[Source extract]

— begin —

The gap between fact and fiction thus exposed, Hollars, who last year edited Blurring the Boundaries: Explorations to the Fringes of Nonfiction, intersperses among the seventy-five nonfiction drowning reports twenty-five of his own fictionalized accounts. With an ear to fidelity, Hollars mimics the other-century casual, folkloric tone of the newspaper accounts—but the reader doesn't know which ones are "fakes." Plus: Hollars admits that he rewrote the newspaper accounts after having read and absorbed them, a further muddying of the waters. Hollars's intent here is to shed light on that destabilized place between facts and the imagination by creating a hybrid text, part journalism, part fantasy. Hollars reminds us that a century ago many reporters relied uneasily on their own memory, faulty witnesses, and narrative skills in reporting on drownings. In what ways were their own attempts at objective reporting subverted (or complemented) by subjective factors such as faulty memory, personal temperament, and perhaps—Hollars never raises this; I'm speculating—the reporter's relationship with the victim and/or his or her family?
Hollars locates the gray area where fact and fiction, detail and myth, and objective reporting and subjective dread meet. It's a fascinating, absorbing book. Here's the trailer:
Recently, I virtually sat down with Hollars to discuss Dispatches From The Drownings, memory, and the uneasy blend of fact versus myth.
It probably goes without saying that this was the strangest writing experience of my life. Rather than sit down and create something entirely new—as one does in fiction—or craft a true account—as one does in nonfiction—I attempted to replicate stories previously told. That is, I sat down with one drowning report after another and tried to re-write them from memory. Not word for word, of course, but in terms of factuality. And as I soon found, my memory was terribly faulty. There were simply too many details to keep track of, too many names and circumstances and hypotheses. When doing my own writing, I first returned to the original drowning reports again and again, but no matter how often I returned to them, there was always something omitted. To put it another way: I always omitted something. In short, I found myself unwittingly making the same decisions all writers must make: deciding what stays and what goes and forever altering the stories based on these decisions.

— end —

[Data records]
— begin —

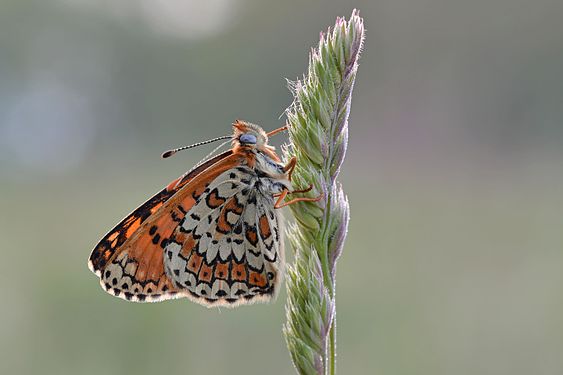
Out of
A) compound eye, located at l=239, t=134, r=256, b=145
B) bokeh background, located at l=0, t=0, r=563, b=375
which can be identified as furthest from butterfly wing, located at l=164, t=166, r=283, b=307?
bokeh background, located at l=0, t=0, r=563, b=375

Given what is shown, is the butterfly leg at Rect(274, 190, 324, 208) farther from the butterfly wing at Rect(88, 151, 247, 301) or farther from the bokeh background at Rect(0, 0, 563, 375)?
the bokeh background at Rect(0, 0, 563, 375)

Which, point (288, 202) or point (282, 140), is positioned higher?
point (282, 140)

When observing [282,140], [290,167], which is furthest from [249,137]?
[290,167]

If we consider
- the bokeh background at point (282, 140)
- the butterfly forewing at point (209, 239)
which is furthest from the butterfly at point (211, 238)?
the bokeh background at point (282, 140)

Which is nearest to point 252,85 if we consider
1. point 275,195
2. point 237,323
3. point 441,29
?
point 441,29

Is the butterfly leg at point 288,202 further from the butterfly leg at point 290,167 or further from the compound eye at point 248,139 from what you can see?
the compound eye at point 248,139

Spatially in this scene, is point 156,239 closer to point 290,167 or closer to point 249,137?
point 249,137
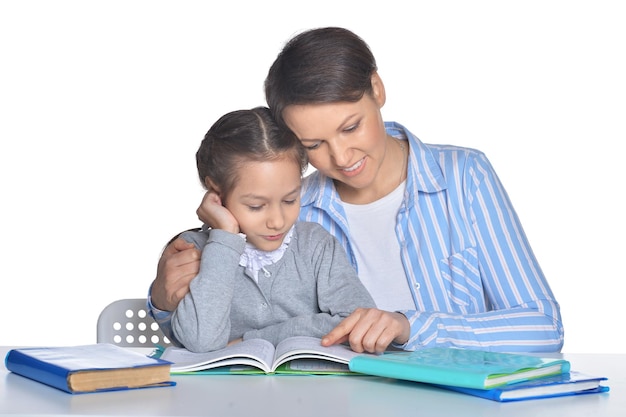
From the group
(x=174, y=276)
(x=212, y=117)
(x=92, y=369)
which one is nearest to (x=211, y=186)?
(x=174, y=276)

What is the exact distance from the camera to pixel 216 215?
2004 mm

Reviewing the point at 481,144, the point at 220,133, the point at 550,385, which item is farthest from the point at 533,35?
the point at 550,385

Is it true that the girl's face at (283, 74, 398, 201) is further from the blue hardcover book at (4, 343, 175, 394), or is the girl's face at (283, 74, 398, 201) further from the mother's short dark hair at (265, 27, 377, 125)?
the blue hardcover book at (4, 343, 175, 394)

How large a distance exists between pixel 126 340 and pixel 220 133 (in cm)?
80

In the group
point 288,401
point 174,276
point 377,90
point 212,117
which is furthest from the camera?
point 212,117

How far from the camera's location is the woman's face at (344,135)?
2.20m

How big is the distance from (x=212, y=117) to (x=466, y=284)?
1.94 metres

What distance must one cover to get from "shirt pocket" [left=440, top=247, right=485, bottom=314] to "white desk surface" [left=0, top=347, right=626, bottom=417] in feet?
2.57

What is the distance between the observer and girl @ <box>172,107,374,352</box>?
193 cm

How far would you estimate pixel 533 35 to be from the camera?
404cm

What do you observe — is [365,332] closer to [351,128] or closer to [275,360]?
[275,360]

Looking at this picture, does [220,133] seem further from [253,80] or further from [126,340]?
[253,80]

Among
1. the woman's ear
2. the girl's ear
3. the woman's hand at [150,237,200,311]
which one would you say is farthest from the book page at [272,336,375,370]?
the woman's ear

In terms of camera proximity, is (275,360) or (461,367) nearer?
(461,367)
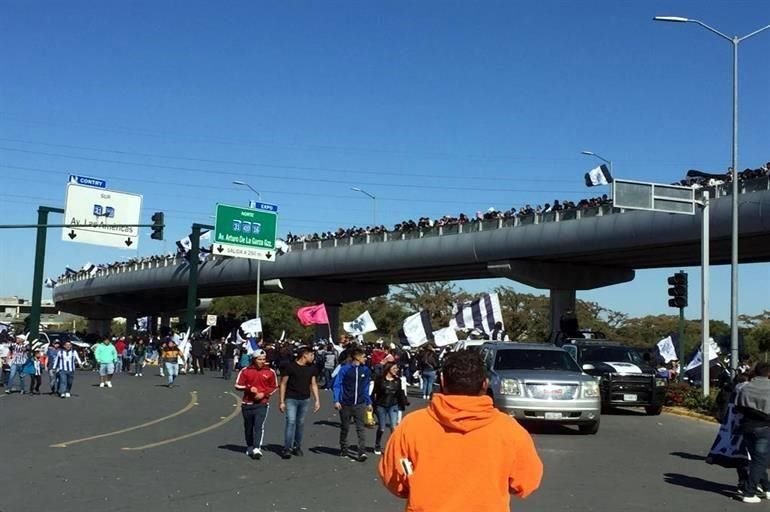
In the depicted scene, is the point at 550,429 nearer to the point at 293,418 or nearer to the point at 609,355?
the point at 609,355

— end —
— begin —

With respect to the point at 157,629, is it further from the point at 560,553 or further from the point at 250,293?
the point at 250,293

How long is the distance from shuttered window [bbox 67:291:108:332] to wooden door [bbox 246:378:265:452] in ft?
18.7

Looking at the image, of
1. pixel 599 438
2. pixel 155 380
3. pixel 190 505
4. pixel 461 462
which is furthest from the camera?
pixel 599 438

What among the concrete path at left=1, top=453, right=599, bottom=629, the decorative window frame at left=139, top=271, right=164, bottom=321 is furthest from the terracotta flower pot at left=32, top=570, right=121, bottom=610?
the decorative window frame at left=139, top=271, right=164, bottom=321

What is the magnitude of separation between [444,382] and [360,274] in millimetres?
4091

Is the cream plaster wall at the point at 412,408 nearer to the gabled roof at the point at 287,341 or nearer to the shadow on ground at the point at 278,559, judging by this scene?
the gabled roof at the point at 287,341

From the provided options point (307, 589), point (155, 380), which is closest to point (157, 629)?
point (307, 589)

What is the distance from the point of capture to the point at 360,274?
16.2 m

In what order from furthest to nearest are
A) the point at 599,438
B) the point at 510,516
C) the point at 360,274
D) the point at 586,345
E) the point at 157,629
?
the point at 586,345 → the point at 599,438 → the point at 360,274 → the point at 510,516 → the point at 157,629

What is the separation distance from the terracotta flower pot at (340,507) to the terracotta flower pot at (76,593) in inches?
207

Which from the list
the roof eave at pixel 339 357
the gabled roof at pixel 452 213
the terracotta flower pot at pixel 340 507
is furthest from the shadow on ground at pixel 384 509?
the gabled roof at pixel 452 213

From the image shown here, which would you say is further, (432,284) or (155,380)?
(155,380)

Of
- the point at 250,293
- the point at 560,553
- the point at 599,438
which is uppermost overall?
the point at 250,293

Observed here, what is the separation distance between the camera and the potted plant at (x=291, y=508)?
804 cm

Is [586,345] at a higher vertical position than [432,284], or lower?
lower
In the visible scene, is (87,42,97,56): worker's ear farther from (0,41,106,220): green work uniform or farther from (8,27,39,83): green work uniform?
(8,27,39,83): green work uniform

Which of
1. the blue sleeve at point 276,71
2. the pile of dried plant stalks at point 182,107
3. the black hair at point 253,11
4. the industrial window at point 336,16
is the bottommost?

— end —
— begin —

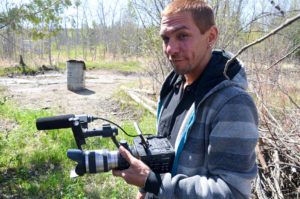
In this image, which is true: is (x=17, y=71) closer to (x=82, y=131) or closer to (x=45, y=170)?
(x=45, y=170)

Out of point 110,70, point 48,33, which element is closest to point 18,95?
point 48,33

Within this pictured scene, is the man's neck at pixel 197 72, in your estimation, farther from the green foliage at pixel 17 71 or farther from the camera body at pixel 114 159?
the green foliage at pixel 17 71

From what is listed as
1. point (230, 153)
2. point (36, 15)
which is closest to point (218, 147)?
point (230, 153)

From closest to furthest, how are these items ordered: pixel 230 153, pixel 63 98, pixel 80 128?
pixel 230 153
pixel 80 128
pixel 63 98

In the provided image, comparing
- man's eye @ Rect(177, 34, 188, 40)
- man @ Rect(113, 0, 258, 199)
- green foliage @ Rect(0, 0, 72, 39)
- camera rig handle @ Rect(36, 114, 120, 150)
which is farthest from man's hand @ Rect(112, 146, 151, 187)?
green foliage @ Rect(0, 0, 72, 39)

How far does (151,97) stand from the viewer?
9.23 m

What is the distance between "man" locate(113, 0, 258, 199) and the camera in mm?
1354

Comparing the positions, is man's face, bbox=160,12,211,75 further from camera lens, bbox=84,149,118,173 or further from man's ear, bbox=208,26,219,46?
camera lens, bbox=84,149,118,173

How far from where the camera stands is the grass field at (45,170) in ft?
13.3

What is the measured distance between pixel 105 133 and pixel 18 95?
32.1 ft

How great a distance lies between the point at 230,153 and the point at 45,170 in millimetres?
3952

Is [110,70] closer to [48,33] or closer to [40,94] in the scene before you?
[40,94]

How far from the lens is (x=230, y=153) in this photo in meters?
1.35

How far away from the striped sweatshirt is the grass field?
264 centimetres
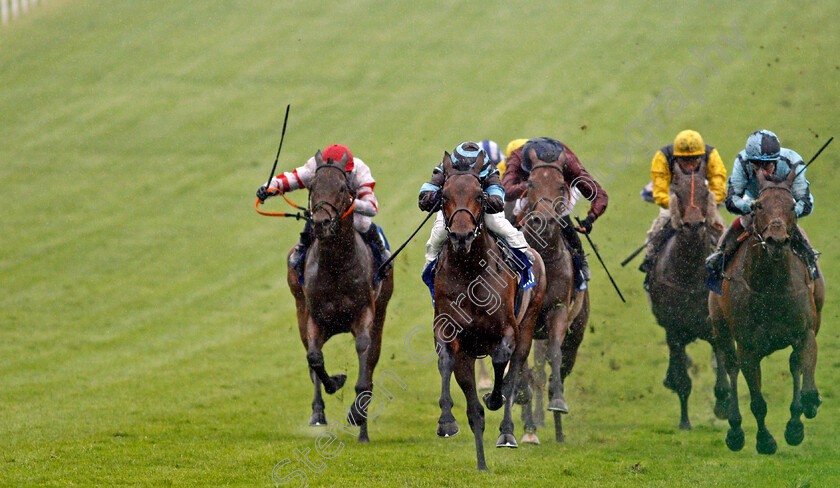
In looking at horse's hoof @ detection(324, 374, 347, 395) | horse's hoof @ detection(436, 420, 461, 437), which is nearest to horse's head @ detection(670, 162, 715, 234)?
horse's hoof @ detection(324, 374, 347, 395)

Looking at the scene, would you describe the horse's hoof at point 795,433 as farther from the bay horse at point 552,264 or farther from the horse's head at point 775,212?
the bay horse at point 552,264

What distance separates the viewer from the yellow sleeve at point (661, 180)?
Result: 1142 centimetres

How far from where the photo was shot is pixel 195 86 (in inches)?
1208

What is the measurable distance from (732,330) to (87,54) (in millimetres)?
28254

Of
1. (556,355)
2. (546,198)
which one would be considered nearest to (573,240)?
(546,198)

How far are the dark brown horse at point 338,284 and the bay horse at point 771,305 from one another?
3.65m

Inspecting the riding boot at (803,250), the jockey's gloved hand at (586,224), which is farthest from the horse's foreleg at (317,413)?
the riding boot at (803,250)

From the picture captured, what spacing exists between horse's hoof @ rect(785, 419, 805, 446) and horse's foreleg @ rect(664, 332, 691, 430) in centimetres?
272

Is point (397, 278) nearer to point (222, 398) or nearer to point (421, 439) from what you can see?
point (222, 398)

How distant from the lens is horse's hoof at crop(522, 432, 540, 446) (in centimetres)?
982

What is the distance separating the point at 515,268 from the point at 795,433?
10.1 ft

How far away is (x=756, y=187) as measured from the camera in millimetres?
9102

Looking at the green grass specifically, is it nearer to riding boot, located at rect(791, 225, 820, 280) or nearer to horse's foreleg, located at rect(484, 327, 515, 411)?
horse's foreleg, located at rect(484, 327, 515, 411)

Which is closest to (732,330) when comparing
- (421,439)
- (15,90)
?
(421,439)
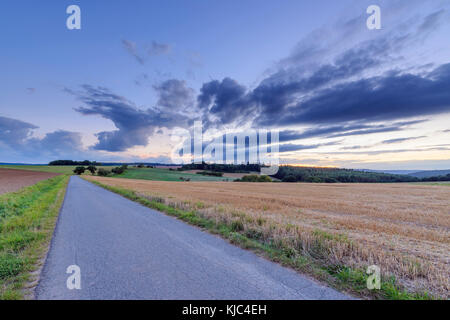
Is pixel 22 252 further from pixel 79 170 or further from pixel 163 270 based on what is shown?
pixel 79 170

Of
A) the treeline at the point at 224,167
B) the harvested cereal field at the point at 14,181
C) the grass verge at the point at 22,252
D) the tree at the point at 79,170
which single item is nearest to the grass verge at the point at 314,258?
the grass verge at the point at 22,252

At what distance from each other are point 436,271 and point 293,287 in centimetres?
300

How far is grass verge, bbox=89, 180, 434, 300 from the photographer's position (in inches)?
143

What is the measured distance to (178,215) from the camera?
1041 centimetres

— end —

[Given request 1]
Answer these questions using the text on Dispatches From The Drownings:
(a) How many nonfiction drowning reports does the book contain?
(b) How many of Hollars's own fictionalized accounts are mixed in with them?
(c) From what did Hollars try to rewrite the drowning reports?
[Given request 2] Translate this sentence from the text on Dispatches From The Drownings into Spanish: "Hollars locates the gray area where fact and fiction, detail and myth, and objective reporting and subjective dread meet."
[Given request 3] Summarize the text on Dispatches From The Drownings in two sentences.

[Final answer 1]
(a) Seventy-five.
(b) Twenty-five.
(c) From memory.

[Final answer 2] Hollars ubica la zona gris donde se encuentran la realidad y la ficción, el detalle y el mito, y el reportaje objetivo y el temor subjetivo.

[Final answer 3] In Dispatches From The Drownings, Hollars mixes seventy-five rewritten newspaper reports of drownings with twenty-five fictionalized accounts of his own, and readers can't tell which are which, creating a hybrid text that explores the space between fact and imagination. Hollars describes trying to rewrite the reports from memory, finding his memory faulty and always omitting something, and so making the same choices about what stays and what goes that all writers must make.